I am also encouraged to have as wide a variety of fruits as possible and I should eat the seeds of their fruits like apple seeds, grape seeds, apricot kernels, peach kernels because of  vitamin B17 which contain anti cancer property.

                                           

With the combined fruits and vegetables, it is prefer  to have about sixty percent vegetables and about forty percent fruits. 

Protein in the diet is, of course, very necessary. However, rather than using animal protein, I use vegetable protein. 

The things I recommended for protein are as follows:

Whole Grains      

Whole grain cereals are permissible as long as they do not contain sugar. Most of these do contain some preservatives, but the amount is usually quite small.. Whole wheat macaroni, noodles, spaghetti, etc. are also readily available and are good sources of protein.

Corn          

This is an excellent source of protein esp.  corn-on-the-cob (which may be cooked).

Buckwheat

This is high in protein.

Nuts                

These are an excellent source of protein. This includes all nuts except the peanut. Roasted peanuts are not permitted because of an acid that is formed in the roasting. This is not true of any other nuts. Raw peanuts are permitted, but not roasted peanuts.

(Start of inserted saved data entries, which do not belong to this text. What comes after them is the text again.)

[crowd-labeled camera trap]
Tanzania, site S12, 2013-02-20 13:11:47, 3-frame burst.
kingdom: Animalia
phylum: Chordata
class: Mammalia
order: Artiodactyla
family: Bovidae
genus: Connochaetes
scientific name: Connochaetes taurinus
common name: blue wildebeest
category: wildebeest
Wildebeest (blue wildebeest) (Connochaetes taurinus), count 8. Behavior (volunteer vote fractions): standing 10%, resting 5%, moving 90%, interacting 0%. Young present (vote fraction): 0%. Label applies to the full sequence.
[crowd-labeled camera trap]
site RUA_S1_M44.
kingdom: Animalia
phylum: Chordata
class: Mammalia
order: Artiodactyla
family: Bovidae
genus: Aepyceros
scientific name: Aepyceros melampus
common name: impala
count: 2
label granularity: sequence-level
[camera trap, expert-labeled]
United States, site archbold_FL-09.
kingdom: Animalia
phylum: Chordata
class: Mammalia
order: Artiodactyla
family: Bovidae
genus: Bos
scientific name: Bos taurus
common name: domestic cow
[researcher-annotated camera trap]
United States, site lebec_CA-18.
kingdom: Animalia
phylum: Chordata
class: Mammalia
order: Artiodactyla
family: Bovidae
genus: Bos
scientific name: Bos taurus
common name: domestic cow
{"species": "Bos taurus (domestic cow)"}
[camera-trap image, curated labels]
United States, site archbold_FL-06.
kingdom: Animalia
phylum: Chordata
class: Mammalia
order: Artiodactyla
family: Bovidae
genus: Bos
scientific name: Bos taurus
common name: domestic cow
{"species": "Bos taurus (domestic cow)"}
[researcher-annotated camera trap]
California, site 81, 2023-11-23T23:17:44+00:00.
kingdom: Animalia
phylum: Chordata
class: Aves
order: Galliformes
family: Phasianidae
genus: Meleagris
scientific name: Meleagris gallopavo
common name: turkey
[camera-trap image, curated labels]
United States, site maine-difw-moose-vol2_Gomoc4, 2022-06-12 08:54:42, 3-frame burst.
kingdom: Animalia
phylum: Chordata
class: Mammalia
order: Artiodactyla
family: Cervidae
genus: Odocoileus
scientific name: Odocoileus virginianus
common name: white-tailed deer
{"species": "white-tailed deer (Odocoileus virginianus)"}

Dried Fruits                     

Dried fruits, such as dates, raisins, and figs, are excellent nutrition.

Beans                  

Some vegetables, such as those in the bean family and in the brown rice family, cannot be eaten raw. Lentils, split-pea, chickpeas, navy beans , soya beans and kidney beans, are an excellent source of protein and should be an important part of this diet. Of course, they have to be cooked.     

                                         

I discover the necessity of eating raw fruits and raw vegetables. Everything that can be eaten raw should be eaten raw. So many of the things we cook can be eaten raw. For example, broccoli, spinach, turnips, potatoes, and green beans can all be eaten raw.

Beverages

Milk and coffee  are not permitted. I am encouraged to make my own vegetables or fruits juice and best to be taken on an empty stomach.         

                                        

My doctor emphasized that if I go back to my old eating habits, I will soon be back in trouble again.